Hannah Kerschbaumer wehrt sich gegen Bodyshaming nach Geburt
Hannah Kerschbaumer (34) ist im Januar erneut Mutter geworden – acht Monate später präsentiert sie sich nun selbstbewusst im Bikini. In einem neuen Video auf Instagram spricht der Realitystar ganz offen über ihren Körper und verrät, dass sie gerade 84 Kilogramm wiegt. Statt Zuspruch hagelte es für ihren After-Baby-Body online fiese Beleidigungen. Einige der Nachrichten machte Hannah öffentlich: "Fette, ekelhafte Sau", "Du musst mindestens zehn Kilo abnehmen" und "Grausig" bekam sie unter anderem zu lesen.

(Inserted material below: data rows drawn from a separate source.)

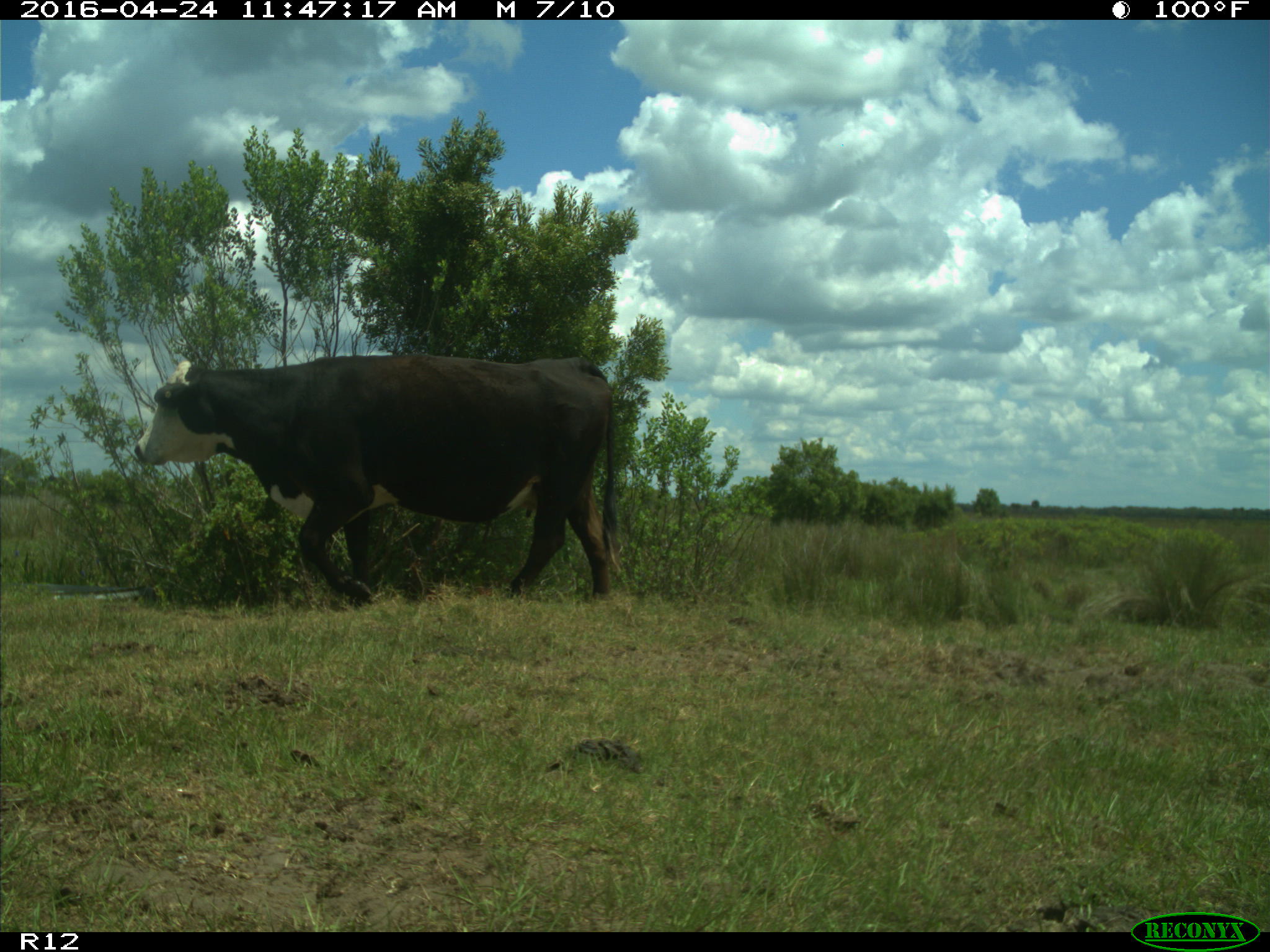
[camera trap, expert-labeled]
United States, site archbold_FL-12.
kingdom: Animalia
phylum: Chordata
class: Mammalia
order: Artiodactyla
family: Bovidae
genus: Bos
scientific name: Bos taurus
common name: domestic cow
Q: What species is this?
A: Bos taurus (domestic cow).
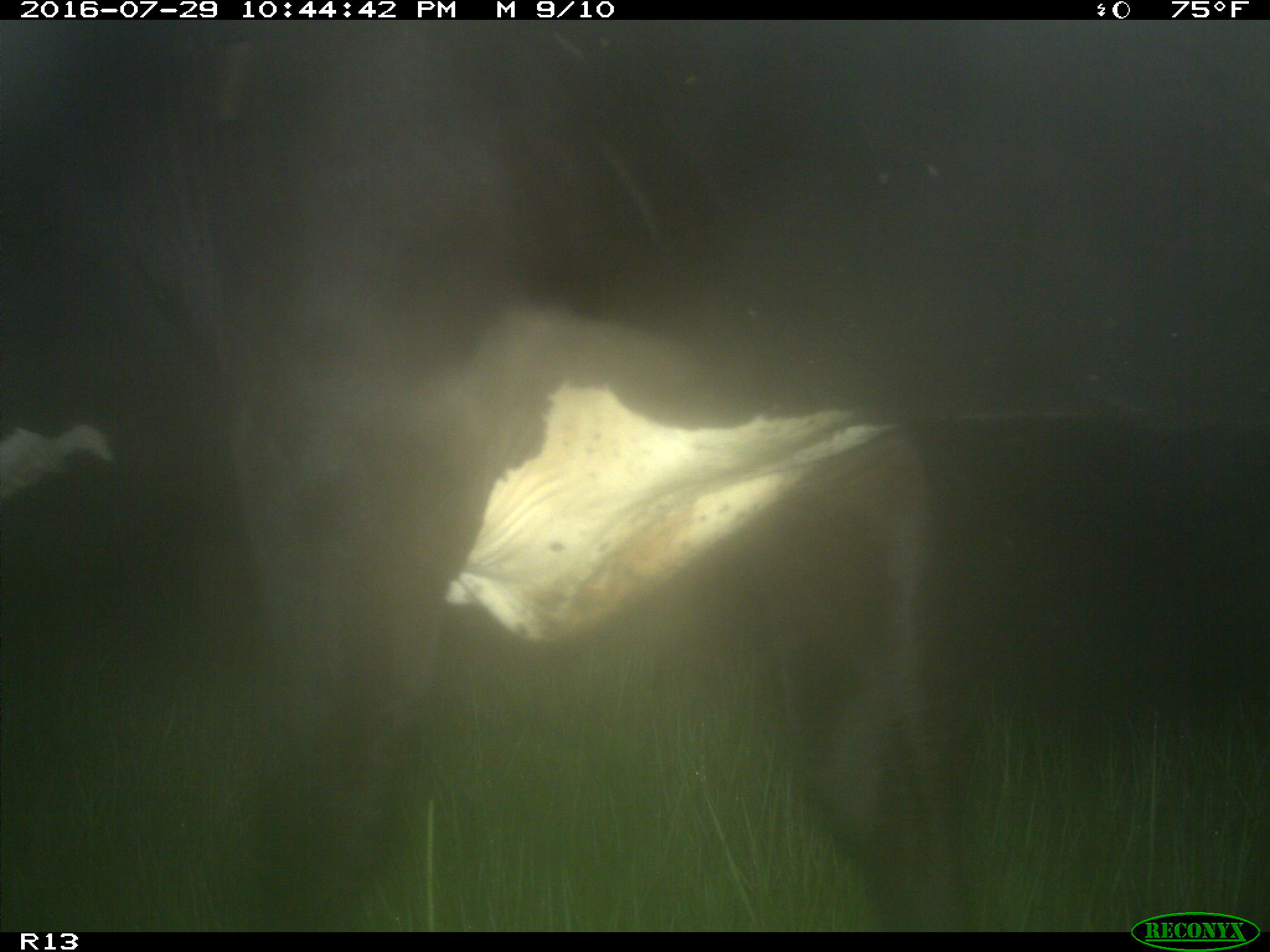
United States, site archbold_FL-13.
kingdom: Animalia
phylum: Chordata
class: Mammalia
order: Artiodactyla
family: Bovidae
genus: Bos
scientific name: Bos taurus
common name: domestic cow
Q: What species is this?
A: Bos taurus (domestic cow).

Einschüchtern lässt sich die Reality-TV-Bekanntheit davon aber nicht. Sie setzt sich zur Wehr und stellt sich somit gegen die Internet-Trolle, die meinen, Körper besonders nach einer Geburt bewerten zu müssen.
In ihrem Beitrag richtet Hannah einen deutlichen Appell an ihre Community. "Kleiner Reminder: Lasst euch von niemandem einreden, dass ihr aus Prinzip keinen Bikini tragen könnt", schreibt sie. Für sie steht fest, dass weder das Gewicht noch gängige Schönheitsideale darüber bestimmen sollten, wer sich in einem Bikini zeigen darf. "Wirklich, jeder Körper ist ein Bikinikörper. Der wichtigste Gradmesser: Ob du dich wohlfühlst", betont sie. Und weiter: "(Ich habe lange genug gebraucht, um genau das zu lernen!)" Dass mittlerweile ihr eigenes Wohlbefinden über den abwertenden Meinungen anderer steht, wird deutlich. Ihre Worte richten sich dabei nicht nur an ihre Kritiker, sondern vor allem an all jene Frauen, die mit ähnlichen Kommentaren zu kämpfen haben.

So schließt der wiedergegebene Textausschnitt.